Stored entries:

Start of Block

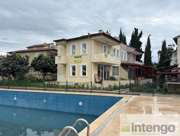 Satılık Dubleks Daire - Antalya Alanya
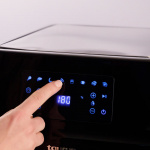 Taurus Air Fryer Ovn Digital Grill 12L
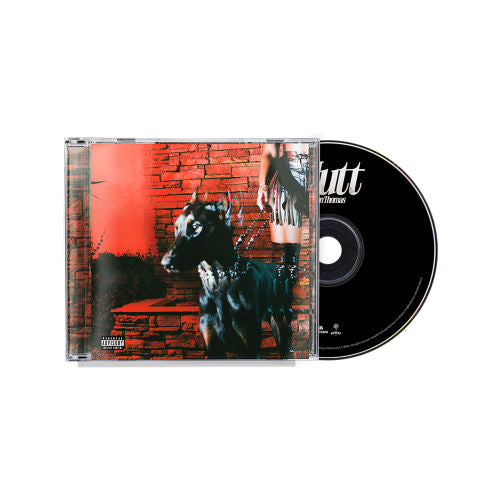 レオン・トーマス / MUTT (Standard) CD【輸入盤】【1CD】【CD】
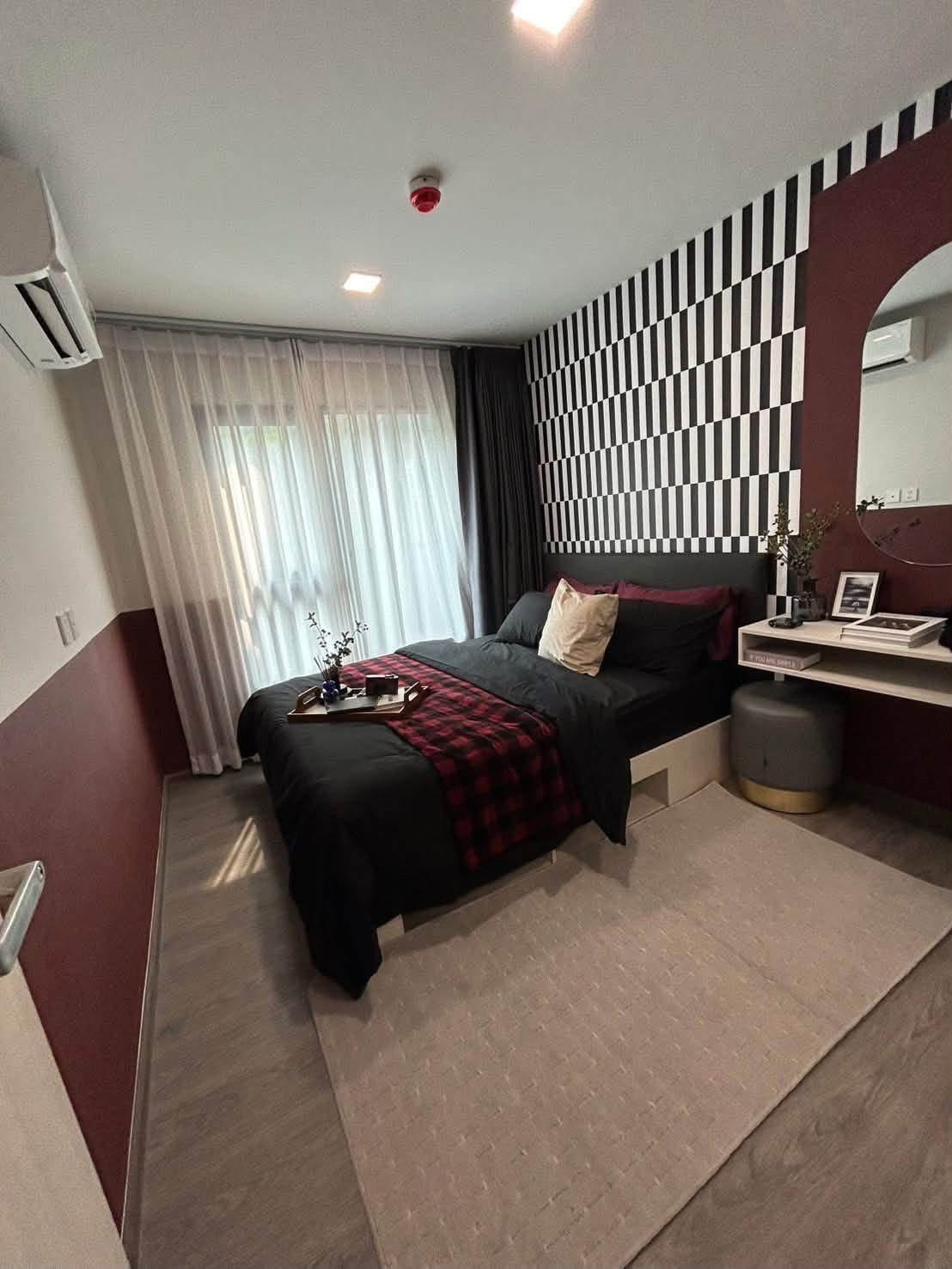 🎡 Kave Wonderland | Pool view, spacious room 28 sq m.✨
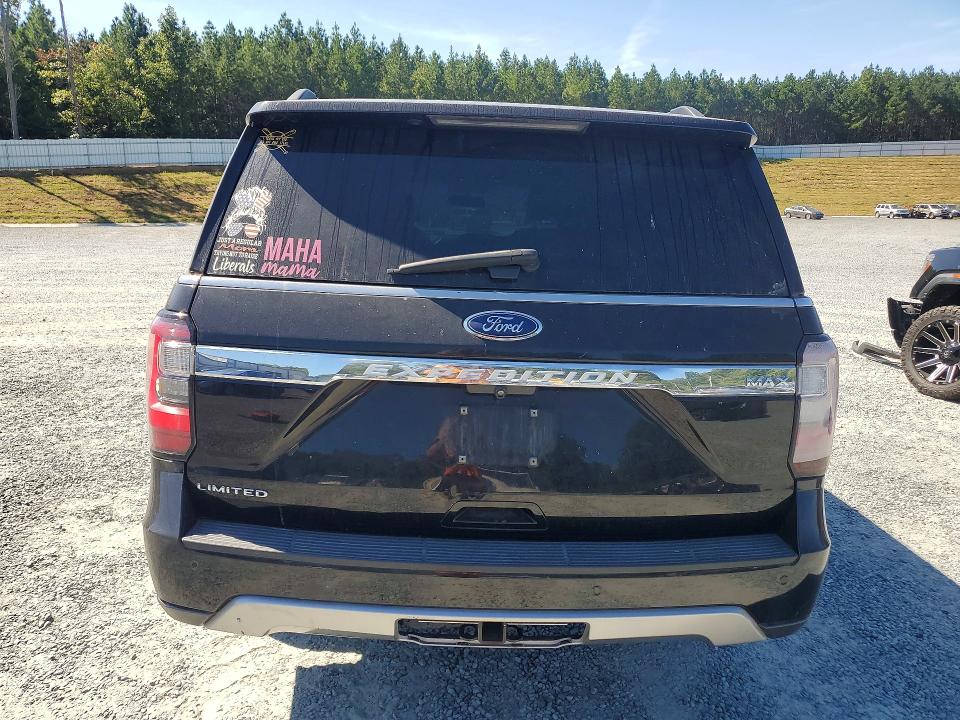 Продаж на аукціоні авто 2018 Ford Expedition, vin: 1FMJK1KT9JEA39763, номер лоту: 67911556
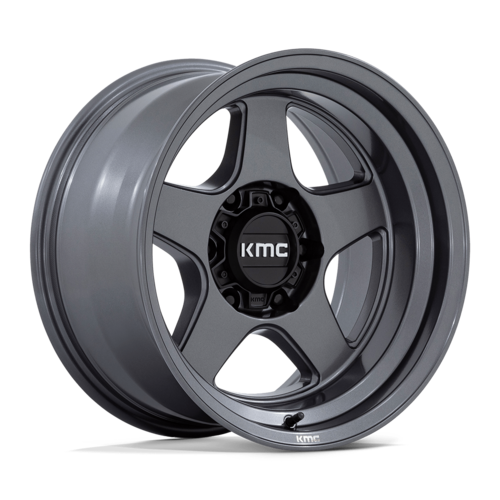 LOBO 17X8.5 6X4.5 66 M-ANTH +18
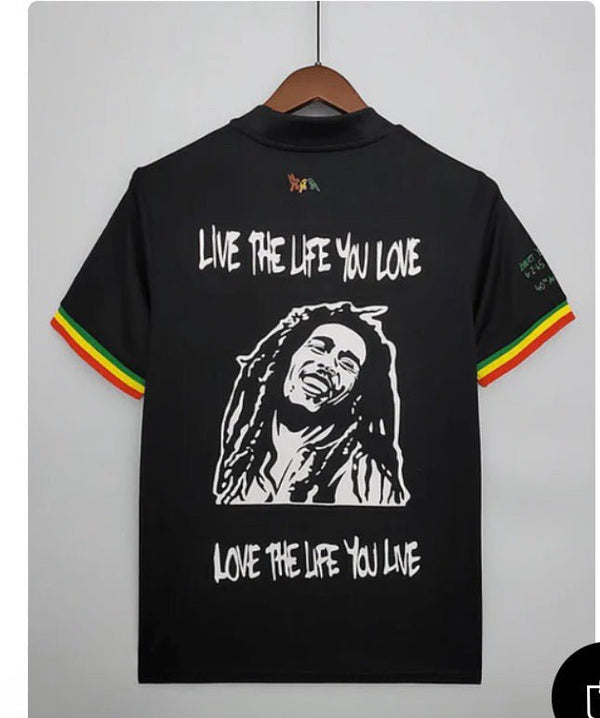 Bob Marley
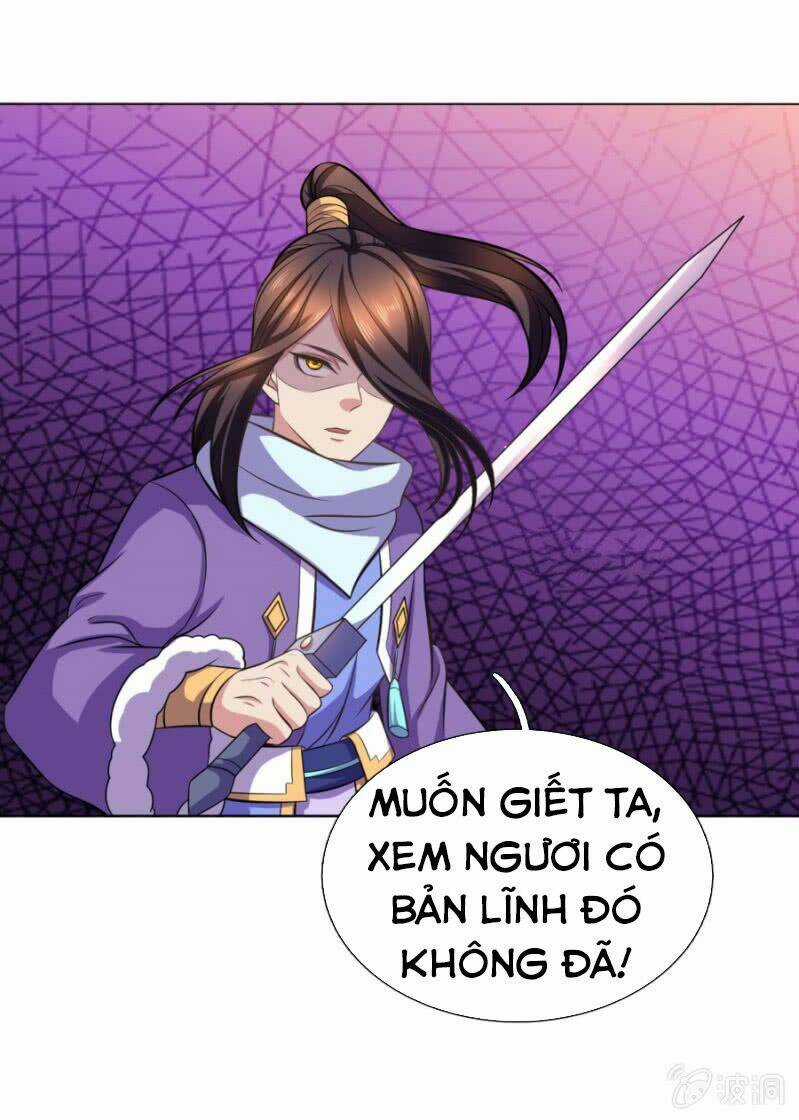 Tuyệt Thế Thần Hoàng Chapter 100 trang 29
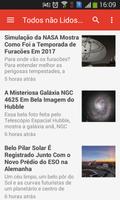 Astronomia imagem de tela 2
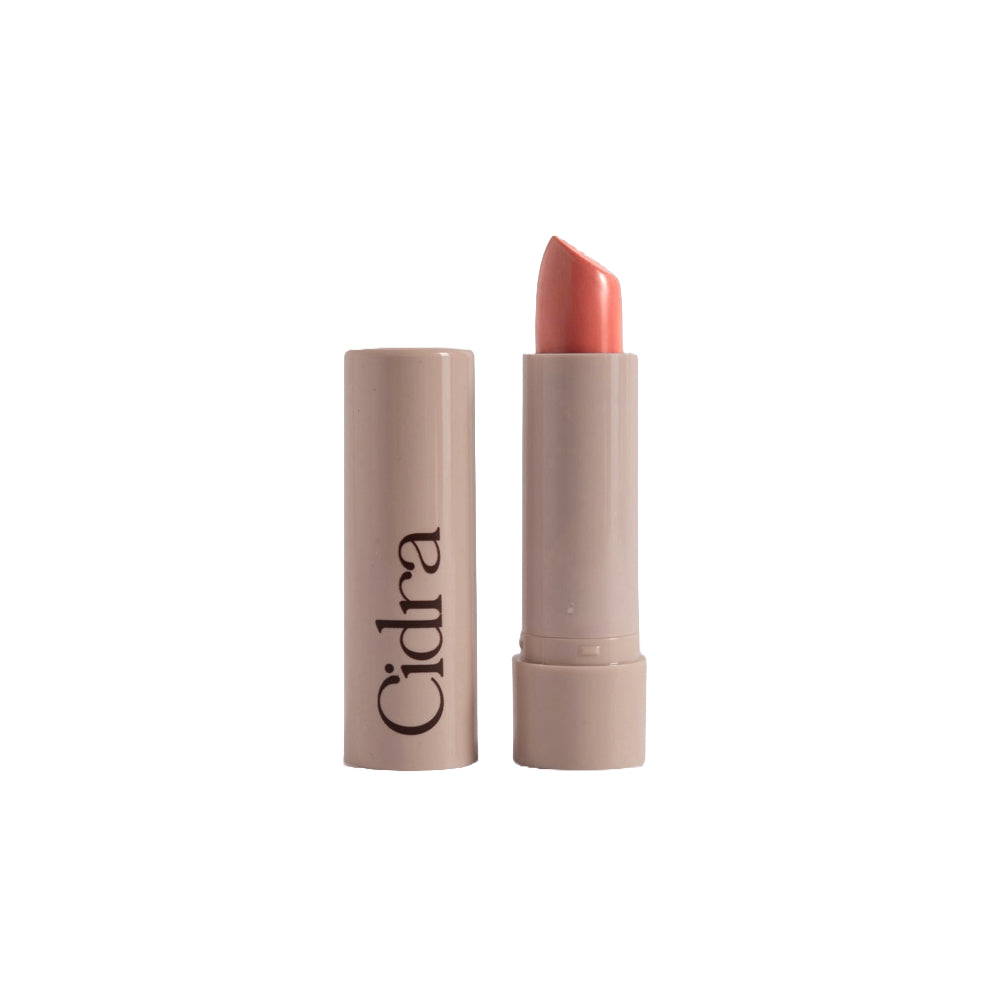 CIDRA Tinted Moisturizing Lip Balm Curuba Kiss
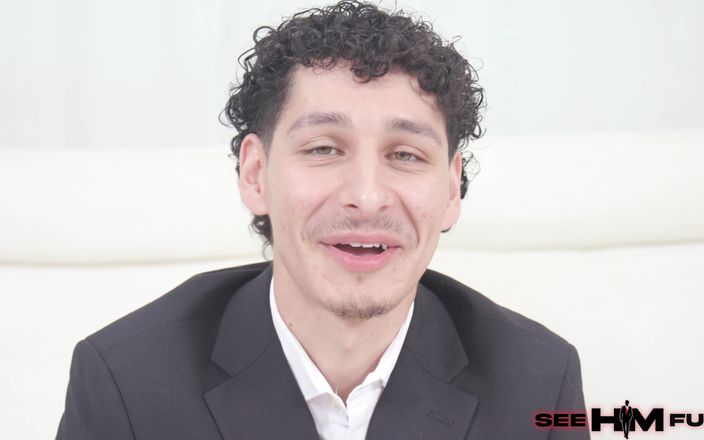 See him fuck: Xem lần bú cu đầu tiên của gái Rica với Myke...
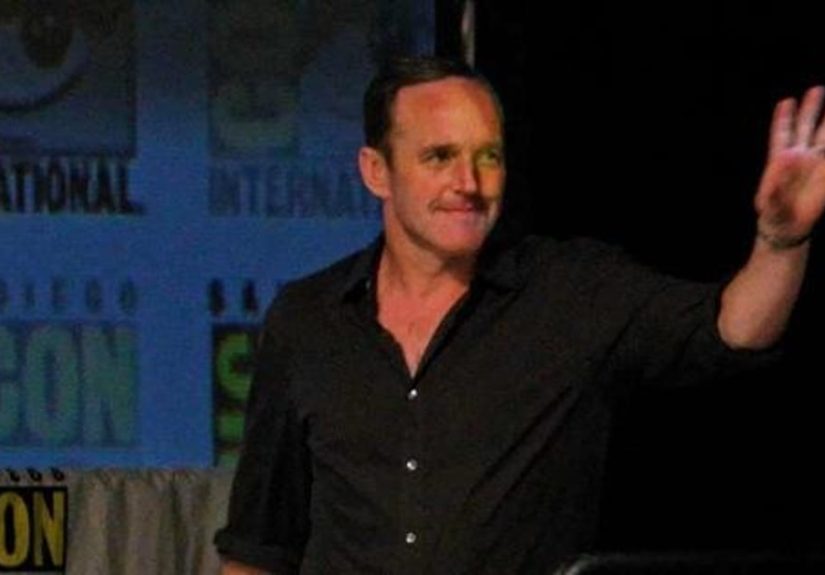 The 30 Best Clark Gregg Movies, Ranked By Fans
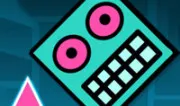 Geometry Dash: Mr Dubstep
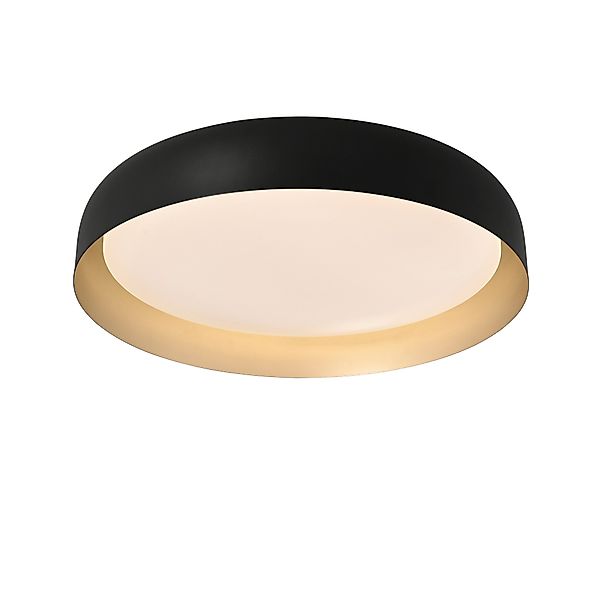 JUST LIGHT Deckenleuchte OSKO, Dimmfunktion, LED günstig online kaufen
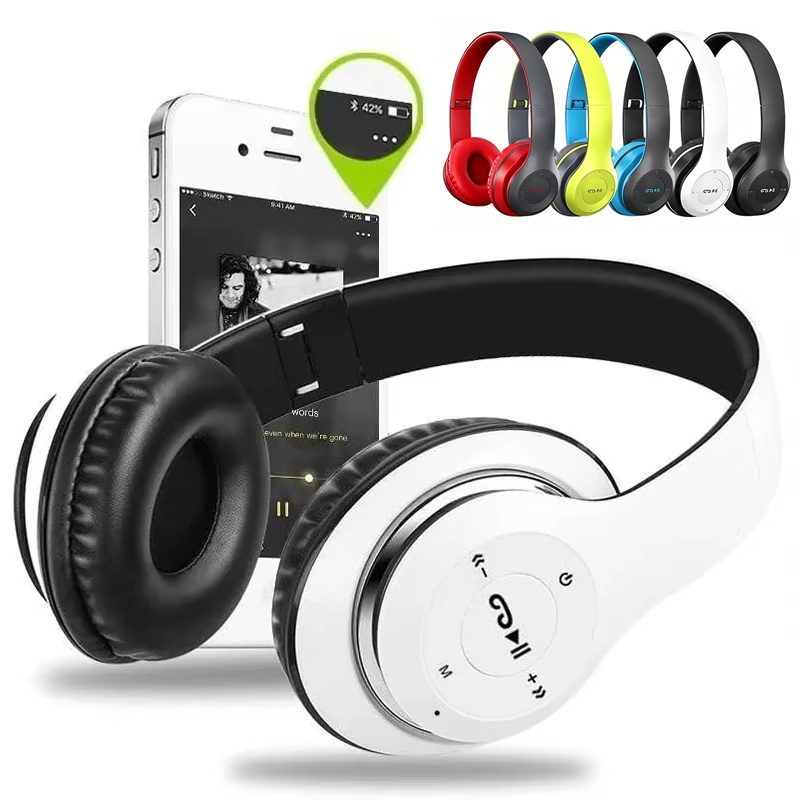 Cuffie Bluetooth senza fili TW - Musical Instrument Xiao recensione e prezzo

End of Block

Only the lines from the one containing "LOBO 17X8.5 6X4.5 66 M-ANTH +18" through the last line of the data above, both included, belong in the reply, each restated exactly and without pictures.

YOUR RESPONSE =
 LOBO 17X8.5 6X4.5 66 M-ANTH +18
 Bob Marley
 Tuyệt Thế Thần Hoàng Chapter 100 trang 29
 Astronomia imagem de tela 2
 CIDRA Tinted Moisturizing Lip Balm Curuba Kiss
 See him fuck: Xem lần bú cu đầu tiên của gái Rica với Myke...
 The 30 Best Clark Gregg Movies, Ranked By Fans
 Geometry Dash: Mr Dubstep
 JUST LIGHT Deckenleuchte OSKO, Dimmfunktion, LED günstig online kaufen
 Cuffie Bluetooth senza fili TW - Musical Instrument Xiao recensione e prezzo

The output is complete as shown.